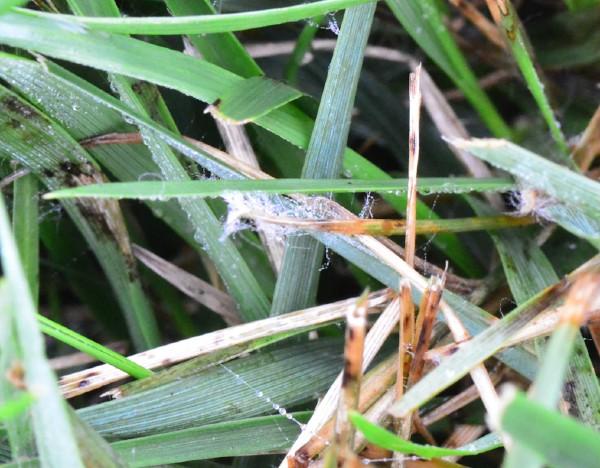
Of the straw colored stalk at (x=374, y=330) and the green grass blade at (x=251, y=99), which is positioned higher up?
the green grass blade at (x=251, y=99)

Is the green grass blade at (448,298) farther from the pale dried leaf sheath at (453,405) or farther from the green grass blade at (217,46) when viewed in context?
the green grass blade at (217,46)

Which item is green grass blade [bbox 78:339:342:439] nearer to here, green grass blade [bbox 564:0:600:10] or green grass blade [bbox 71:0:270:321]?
green grass blade [bbox 71:0:270:321]

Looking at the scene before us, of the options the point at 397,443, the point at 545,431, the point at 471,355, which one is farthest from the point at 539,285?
the point at 545,431

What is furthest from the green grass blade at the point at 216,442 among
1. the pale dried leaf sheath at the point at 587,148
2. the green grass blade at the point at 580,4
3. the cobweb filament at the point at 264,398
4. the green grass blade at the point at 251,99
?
the green grass blade at the point at 580,4

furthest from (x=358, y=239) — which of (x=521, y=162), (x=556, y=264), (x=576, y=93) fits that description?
(x=576, y=93)

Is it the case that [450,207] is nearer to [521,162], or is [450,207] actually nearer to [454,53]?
[454,53]

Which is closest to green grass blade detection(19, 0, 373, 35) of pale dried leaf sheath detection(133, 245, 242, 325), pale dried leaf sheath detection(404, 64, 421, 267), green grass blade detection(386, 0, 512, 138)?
pale dried leaf sheath detection(404, 64, 421, 267)

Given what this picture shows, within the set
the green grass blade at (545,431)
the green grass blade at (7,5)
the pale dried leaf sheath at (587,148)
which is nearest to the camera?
the green grass blade at (545,431)
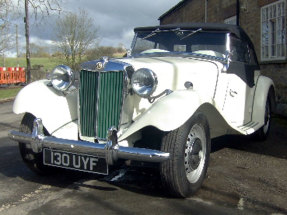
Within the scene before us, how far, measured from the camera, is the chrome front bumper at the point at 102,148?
120 inches

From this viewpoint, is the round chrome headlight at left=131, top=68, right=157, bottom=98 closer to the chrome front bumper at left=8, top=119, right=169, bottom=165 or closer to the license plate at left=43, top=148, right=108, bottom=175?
the chrome front bumper at left=8, top=119, right=169, bottom=165

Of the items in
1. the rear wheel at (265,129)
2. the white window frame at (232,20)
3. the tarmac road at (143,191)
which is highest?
the white window frame at (232,20)

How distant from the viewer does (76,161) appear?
331 cm

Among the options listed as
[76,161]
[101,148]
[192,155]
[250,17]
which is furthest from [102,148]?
[250,17]

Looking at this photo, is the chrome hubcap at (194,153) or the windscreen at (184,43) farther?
the windscreen at (184,43)

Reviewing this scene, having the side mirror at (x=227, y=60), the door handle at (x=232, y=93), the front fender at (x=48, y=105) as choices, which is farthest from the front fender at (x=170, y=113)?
the door handle at (x=232, y=93)

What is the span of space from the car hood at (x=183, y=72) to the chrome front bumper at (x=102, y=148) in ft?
2.78

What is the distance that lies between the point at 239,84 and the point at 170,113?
2168 mm

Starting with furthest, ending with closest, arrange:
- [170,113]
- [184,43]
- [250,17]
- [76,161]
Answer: [250,17] → [184,43] → [76,161] → [170,113]

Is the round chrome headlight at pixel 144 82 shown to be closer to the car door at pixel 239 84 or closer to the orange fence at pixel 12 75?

==============================

#### Exercise:
None of the pictures should appear; repeat the records exactly otherwise.

#### Reply to the task:
Of the straw colored stalk at (x=374, y=330) and the green grass blade at (x=251, y=99), which is positioned higher up?
the green grass blade at (x=251, y=99)

Is the green grass blade at (448,298) farther from the pale dried leaf sheath at (453,405) or farther from the green grass blade at (217,46) when viewed in context?
the green grass blade at (217,46)

Which item is green grass blade [bbox 78:339:342:439] nearer to here, green grass blade [bbox 564:0:600:10] or green grass blade [bbox 71:0:270:321]?
green grass blade [bbox 71:0:270:321]

Looking at the scene before us, of the options the point at 397,443, the point at 545,431, the point at 471,355, which one is farthest from the point at 539,285?
the point at 545,431

What is furthest from the green grass blade at the point at 216,442 among
1. the pale dried leaf sheath at the point at 587,148
2. the green grass blade at the point at 580,4
3. the cobweb filament at the point at 264,398
4. the green grass blade at the point at 251,99
?
the green grass blade at the point at 580,4

furthest from (x=358, y=239) — which of (x=521, y=162), (x=556, y=264), (x=576, y=93) fits that description?
(x=576, y=93)

Is it the case that [450,207] is nearer to [521,162], or is [450,207] actually nearer to [454,53]?
[454,53]

Which is closest to green grass blade detection(19, 0, 373, 35) of pale dried leaf sheath detection(133, 245, 242, 325), pale dried leaf sheath detection(404, 64, 421, 267), green grass blade detection(386, 0, 512, 138)?
pale dried leaf sheath detection(404, 64, 421, 267)

Given what this picture shows, within the set
the green grass blade at (545,431)
the green grass blade at (7,5)
the pale dried leaf sheath at (587,148)
which is nearest to the camera?
the green grass blade at (545,431)
Within the scene before us, how far, measured from the camera, is the chrome front bumper at the point at 102,148?
120 inches

From this viewpoint, is the round chrome headlight at left=131, top=68, right=157, bottom=98 closer to the chrome front bumper at left=8, top=119, right=169, bottom=165 or closer to the license plate at left=43, top=148, right=108, bottom=175?
the chrome front bumper at left=8, top=119, right=169, bottom=165

Of the items in
1. the rear wheel at (265,129)
2. the white window frame at (232,20)
3. the tarmac road at (143,191)
which is highest?
the white window frame at (232,20)

How distant from the viewer does (76,161) appear?
331 cm

Among the options listed as
[76,161]
[101,148]
[192,155]
[250,17]
which is furthest from [102,148]?
[250,17]

Looking at this photo, is the chrome hubcap at (194,153) or the windscreen at (184,43) farther?
the windscreen at (184,43)

Reviewing this scene, having the side mirror at (x=227, y=60), the door handle at (x=232, y=93), the front fender at (x=48, y=105) as choices, which is farthest from the front fender at (x=170, y=113)?
the door handle at (x=232, y=93)

What is the span of space from the car hood at (x=183, y=72) to the chrome front bumper at (x=102, y=148) in ft?
2.78

What is the distance that lies between the point at 239,84 and the point at 170,113?
2168 mm

Starting with furthest, ending with closest, arrange:
- [170,113]
- [184,43]
- [250,17]
- [76,161]
Answer: [250,17] → [184,43] → [76,161] → [170,113]

Is the round chrome headlight at pixel 144 82 shown to be closer to the car door at pixel 239 84 or closer to the orange fence at pixel 12 75?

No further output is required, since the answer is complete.